The legislation (S2761) would allow law enforcement to charge a drug dealer with homicide, a class A-1 felony carrying a penalty of 15-25 years in prison, if a person dies of an overdose of heroin or other opiate-controlled substance sold by that dealer. The measure targets mid- to high- level drug suppliers who profit from heroin sales.
“Awareness and education, prevention and treatment are fundamental responses. But so are tough laws and law enforcement, especially when it comes to heroin and opioid traffickers and dealers. I agree that we can’t arrest our way out of this crisis, but we shouldn’t hesitate to throw the book at the pushers and suppliers of deadly drugs,” said O’Mara.
Wednesday’s action is part of an ongoing series of legislative measures the Senate has advanced to continually strengthen the state’s response to the heroin and opioid epidemic spreading throughout the Southern Tier and Finger Lakes regions, and statewide.
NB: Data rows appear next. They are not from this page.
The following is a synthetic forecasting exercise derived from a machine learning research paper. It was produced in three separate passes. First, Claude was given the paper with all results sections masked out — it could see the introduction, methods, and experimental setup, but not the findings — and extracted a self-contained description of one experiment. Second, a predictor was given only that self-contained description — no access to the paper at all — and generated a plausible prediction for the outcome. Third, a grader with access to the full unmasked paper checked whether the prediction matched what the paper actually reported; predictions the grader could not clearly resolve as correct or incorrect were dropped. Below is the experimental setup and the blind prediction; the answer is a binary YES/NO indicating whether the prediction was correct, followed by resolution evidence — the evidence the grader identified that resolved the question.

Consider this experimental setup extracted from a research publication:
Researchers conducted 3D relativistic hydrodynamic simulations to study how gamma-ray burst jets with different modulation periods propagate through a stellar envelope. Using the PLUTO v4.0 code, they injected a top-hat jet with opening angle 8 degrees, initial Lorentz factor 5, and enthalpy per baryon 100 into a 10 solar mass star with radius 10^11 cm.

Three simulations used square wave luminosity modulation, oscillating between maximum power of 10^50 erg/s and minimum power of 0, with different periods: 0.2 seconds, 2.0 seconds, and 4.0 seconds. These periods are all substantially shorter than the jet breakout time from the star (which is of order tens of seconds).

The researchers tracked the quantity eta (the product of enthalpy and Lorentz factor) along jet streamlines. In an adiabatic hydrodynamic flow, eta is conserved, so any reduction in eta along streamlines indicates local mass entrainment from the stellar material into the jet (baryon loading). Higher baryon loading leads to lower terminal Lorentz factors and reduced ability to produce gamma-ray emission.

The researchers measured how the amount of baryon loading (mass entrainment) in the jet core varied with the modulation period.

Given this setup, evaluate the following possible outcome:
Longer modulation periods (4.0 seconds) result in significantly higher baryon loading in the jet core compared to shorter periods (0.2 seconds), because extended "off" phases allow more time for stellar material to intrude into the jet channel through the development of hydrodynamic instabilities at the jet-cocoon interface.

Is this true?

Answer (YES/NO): NO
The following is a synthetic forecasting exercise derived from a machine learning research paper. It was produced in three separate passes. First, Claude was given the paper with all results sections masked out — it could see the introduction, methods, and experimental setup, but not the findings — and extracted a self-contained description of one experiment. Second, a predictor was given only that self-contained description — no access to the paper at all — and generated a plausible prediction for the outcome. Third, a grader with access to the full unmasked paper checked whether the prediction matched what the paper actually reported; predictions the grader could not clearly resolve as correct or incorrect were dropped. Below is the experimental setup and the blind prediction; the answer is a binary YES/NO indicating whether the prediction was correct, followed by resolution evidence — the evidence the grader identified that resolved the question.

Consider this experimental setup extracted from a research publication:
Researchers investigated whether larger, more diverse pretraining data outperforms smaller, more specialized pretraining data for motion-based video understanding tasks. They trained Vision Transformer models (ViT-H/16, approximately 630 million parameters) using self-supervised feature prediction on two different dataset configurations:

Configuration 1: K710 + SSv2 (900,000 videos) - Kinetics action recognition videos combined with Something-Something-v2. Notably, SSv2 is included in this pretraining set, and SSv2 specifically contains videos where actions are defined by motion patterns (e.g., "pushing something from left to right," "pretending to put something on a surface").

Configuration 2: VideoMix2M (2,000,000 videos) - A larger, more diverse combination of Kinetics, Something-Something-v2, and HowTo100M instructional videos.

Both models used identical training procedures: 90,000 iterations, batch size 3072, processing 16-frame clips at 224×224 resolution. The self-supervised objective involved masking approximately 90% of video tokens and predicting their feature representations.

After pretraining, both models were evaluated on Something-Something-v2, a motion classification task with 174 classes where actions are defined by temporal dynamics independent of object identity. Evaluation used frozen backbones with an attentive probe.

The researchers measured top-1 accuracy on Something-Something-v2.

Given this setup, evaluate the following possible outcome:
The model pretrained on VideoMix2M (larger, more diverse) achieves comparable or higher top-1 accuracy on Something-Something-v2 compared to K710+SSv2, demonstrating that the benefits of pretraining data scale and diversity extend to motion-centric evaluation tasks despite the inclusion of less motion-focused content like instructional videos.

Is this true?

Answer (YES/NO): YES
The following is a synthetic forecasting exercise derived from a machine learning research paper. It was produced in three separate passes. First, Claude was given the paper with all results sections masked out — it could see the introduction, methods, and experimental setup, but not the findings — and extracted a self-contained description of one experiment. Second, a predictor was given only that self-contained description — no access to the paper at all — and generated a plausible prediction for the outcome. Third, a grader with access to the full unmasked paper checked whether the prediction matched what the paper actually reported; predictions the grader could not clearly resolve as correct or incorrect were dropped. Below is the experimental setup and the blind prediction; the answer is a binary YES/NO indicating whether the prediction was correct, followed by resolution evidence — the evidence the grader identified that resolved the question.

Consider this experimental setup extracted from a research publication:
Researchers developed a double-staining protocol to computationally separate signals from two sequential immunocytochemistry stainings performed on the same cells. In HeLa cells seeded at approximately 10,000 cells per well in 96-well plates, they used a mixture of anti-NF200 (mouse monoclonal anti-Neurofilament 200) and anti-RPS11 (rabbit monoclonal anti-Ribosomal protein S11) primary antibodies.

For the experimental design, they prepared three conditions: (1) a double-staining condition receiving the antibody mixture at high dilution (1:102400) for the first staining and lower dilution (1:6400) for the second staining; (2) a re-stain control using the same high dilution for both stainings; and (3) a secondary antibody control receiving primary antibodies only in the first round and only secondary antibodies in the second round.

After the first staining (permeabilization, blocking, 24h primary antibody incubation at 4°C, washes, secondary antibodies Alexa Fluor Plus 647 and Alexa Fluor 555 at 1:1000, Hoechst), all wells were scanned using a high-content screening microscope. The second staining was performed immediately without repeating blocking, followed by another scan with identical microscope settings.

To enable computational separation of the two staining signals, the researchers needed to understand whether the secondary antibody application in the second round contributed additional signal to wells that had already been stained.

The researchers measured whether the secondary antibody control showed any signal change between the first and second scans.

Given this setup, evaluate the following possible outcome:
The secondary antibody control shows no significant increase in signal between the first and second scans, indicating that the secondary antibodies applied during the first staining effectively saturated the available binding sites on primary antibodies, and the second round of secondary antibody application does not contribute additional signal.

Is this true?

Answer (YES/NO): NO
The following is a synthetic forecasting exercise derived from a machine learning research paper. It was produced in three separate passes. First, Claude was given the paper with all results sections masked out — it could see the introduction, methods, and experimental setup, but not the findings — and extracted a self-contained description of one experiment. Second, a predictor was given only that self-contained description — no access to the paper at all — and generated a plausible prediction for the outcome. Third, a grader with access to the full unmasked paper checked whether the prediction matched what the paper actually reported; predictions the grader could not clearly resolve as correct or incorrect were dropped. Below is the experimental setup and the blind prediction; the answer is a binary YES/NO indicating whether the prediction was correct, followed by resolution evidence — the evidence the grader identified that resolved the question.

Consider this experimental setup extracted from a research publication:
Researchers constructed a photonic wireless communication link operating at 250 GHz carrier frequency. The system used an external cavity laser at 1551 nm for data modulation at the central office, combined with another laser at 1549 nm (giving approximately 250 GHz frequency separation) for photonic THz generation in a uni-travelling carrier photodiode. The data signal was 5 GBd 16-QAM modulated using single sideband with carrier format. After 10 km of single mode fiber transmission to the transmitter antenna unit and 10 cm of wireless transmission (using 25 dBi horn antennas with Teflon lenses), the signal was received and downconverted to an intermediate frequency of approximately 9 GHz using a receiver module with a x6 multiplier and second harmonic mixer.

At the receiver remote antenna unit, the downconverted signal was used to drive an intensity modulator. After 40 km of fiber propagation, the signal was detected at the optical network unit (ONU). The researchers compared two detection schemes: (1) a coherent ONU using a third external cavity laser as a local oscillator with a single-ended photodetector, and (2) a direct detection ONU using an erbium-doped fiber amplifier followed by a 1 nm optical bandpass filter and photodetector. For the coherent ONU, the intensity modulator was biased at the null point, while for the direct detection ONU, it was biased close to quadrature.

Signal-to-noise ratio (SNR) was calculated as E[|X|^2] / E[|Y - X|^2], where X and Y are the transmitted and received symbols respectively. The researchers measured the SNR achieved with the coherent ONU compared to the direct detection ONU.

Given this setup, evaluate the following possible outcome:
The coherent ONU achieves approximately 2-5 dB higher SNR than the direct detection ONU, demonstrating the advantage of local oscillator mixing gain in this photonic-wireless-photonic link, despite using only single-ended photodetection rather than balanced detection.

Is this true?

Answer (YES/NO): YES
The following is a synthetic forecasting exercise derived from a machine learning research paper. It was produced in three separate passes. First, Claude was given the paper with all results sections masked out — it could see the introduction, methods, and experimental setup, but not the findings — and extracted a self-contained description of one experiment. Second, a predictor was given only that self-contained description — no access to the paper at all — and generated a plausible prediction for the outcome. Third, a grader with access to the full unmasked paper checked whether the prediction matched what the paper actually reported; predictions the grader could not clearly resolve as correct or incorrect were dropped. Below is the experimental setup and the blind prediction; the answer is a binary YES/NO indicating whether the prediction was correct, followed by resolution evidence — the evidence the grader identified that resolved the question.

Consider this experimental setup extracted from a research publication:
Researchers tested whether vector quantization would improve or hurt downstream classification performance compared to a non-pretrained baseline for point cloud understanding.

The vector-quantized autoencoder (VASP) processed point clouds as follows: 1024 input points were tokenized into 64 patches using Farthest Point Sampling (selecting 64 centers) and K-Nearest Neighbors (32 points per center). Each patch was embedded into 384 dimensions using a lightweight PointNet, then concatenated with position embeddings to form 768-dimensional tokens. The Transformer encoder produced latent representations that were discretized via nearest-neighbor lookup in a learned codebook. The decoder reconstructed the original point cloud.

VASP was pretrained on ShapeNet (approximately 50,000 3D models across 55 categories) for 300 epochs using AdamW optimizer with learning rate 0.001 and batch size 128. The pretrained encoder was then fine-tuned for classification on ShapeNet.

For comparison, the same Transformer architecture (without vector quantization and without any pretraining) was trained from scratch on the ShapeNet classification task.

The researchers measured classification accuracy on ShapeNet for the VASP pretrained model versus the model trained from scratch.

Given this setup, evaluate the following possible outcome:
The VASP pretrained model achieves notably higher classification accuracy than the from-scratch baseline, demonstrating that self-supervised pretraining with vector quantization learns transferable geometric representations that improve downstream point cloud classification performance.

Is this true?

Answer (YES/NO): NO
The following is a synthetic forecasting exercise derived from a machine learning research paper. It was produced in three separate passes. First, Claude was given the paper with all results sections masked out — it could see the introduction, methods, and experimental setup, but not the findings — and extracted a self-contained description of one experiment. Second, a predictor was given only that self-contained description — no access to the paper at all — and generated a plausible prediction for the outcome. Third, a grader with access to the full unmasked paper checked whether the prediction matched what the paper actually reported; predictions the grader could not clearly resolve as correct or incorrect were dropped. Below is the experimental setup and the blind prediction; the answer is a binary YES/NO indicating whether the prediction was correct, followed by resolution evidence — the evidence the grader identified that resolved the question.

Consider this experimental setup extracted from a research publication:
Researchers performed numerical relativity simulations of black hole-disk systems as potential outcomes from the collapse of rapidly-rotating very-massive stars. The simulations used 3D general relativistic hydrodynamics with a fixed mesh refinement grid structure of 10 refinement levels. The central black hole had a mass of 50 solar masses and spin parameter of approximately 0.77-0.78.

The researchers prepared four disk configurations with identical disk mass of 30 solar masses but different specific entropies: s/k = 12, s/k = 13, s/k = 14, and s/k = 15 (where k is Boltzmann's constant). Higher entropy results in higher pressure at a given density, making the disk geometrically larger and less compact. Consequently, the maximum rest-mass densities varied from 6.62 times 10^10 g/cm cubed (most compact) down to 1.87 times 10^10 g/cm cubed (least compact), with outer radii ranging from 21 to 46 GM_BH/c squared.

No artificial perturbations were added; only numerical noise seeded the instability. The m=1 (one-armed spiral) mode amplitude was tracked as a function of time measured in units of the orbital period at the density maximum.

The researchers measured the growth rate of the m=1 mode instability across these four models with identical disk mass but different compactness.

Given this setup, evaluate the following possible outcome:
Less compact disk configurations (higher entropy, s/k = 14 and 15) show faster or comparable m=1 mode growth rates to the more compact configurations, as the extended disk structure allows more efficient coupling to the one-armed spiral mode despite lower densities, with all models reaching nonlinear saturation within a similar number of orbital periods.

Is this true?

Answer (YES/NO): NO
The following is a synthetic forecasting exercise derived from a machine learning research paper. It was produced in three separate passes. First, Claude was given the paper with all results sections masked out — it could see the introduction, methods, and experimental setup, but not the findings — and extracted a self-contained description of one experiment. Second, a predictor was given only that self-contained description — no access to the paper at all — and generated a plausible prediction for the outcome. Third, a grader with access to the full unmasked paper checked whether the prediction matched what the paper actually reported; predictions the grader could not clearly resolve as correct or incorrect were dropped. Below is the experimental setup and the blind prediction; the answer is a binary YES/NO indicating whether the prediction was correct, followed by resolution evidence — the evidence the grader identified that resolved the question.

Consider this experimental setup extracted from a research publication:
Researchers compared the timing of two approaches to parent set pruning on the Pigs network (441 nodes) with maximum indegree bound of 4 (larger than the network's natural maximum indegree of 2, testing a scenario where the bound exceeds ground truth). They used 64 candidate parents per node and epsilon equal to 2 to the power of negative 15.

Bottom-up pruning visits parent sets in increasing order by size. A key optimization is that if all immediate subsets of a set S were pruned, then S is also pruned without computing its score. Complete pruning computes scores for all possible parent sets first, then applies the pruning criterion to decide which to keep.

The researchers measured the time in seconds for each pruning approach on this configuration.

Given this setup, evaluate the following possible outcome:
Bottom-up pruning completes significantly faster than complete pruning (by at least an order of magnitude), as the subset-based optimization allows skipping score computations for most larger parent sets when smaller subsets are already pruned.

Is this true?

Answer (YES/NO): YES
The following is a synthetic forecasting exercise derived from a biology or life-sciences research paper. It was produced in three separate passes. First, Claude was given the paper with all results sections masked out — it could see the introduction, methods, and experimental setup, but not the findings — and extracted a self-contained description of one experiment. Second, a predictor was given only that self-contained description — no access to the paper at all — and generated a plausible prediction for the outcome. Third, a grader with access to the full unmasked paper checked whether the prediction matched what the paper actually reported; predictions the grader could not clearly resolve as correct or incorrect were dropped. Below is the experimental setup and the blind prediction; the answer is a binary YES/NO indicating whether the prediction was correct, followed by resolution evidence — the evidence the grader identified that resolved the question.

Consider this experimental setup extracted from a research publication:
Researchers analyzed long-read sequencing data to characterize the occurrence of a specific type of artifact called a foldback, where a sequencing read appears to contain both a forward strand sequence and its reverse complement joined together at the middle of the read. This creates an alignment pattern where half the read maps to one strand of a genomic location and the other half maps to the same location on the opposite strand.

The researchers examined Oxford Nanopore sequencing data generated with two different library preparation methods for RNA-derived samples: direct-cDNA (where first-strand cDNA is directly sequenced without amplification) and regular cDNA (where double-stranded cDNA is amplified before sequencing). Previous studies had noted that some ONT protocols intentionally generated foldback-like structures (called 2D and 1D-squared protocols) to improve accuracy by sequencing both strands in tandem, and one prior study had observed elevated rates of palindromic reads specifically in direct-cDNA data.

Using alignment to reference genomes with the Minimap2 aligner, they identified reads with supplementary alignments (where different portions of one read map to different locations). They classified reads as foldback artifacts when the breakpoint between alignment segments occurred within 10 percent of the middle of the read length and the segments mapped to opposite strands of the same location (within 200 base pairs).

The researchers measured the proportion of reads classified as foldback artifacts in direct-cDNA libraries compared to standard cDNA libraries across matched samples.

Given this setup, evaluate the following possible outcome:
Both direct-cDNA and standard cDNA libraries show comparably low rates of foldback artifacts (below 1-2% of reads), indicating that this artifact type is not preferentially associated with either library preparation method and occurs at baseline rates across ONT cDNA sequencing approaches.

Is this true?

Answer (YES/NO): NO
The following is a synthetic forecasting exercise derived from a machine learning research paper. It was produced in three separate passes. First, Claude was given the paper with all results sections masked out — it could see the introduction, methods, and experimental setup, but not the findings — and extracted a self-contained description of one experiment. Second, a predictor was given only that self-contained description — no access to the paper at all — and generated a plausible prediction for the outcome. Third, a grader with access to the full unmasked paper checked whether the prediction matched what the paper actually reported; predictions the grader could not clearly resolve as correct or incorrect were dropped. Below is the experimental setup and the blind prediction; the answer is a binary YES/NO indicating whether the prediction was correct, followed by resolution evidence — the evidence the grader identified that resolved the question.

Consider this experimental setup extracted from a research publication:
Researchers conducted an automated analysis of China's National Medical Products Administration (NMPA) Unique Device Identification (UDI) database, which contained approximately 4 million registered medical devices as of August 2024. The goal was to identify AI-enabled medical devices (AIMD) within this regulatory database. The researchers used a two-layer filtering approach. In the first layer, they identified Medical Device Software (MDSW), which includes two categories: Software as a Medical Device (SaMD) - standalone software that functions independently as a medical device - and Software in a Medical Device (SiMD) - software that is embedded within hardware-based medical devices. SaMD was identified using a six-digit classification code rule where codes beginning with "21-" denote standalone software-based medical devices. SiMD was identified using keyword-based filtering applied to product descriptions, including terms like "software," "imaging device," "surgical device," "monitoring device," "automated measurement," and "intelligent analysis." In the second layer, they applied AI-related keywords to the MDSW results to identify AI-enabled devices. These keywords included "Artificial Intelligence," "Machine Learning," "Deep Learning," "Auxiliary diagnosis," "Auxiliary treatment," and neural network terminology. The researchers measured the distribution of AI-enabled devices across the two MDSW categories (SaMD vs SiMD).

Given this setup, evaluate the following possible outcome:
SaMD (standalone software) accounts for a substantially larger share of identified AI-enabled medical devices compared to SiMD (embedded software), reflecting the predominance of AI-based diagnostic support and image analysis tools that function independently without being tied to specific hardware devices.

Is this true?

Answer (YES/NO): YES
It seeks to build on existing state-level laws, programs and services enacted over the past several years to strengthen awareness and education, prevention, and treatment and recovery efforts.
The Senate created its heroin task force in 2014 at a time when local police departments and addiction centers, including many across the Southern Tier and Finger Lakes regions, were pointing to the alarming rise in the availability and use of heroin. O’Mara has sponsored task force hearings at Elmira College and the Penn Yan High School. He said that since 2014, while the work of the task force has helped enact important new state-level laws and other responses, the heroin and opioid crisis has grown increasingly urgent. Consequently, task force members are continuing to develop legislative recommendations for preventing the drug’s spread and treating those addicted.
O’Mara credits the local input senators have received at the forums for driving increased state funding and new laws over the past four years. The task force has heard testimony from regional law enforcement officers, treatment professionals, recovering addicts and family members, social services and mental health professionals, and other experts about the range of complex challenges posed by heroin including addiction prevention and treatment options, awareness and education, drug-related crimes, and other community and public safety impacts.
O’Mara said, “This ongoing input from those on the front lines locally have targeted the necessary responses. We need to keep working, at every level of government, to keep our laws, programs and services ahead of this public health crisis. We can’t let up for one second on the alarming threat of heroin, opioids, meth, synthetic substances, bath salts and other illegal drugs spreading throughout our communities. In particular, the growing heroin crisis is far too great a risk to spiral out of control and overwhelm individual lives along with local systems of health care, law enforcement, criminal justice and social services.”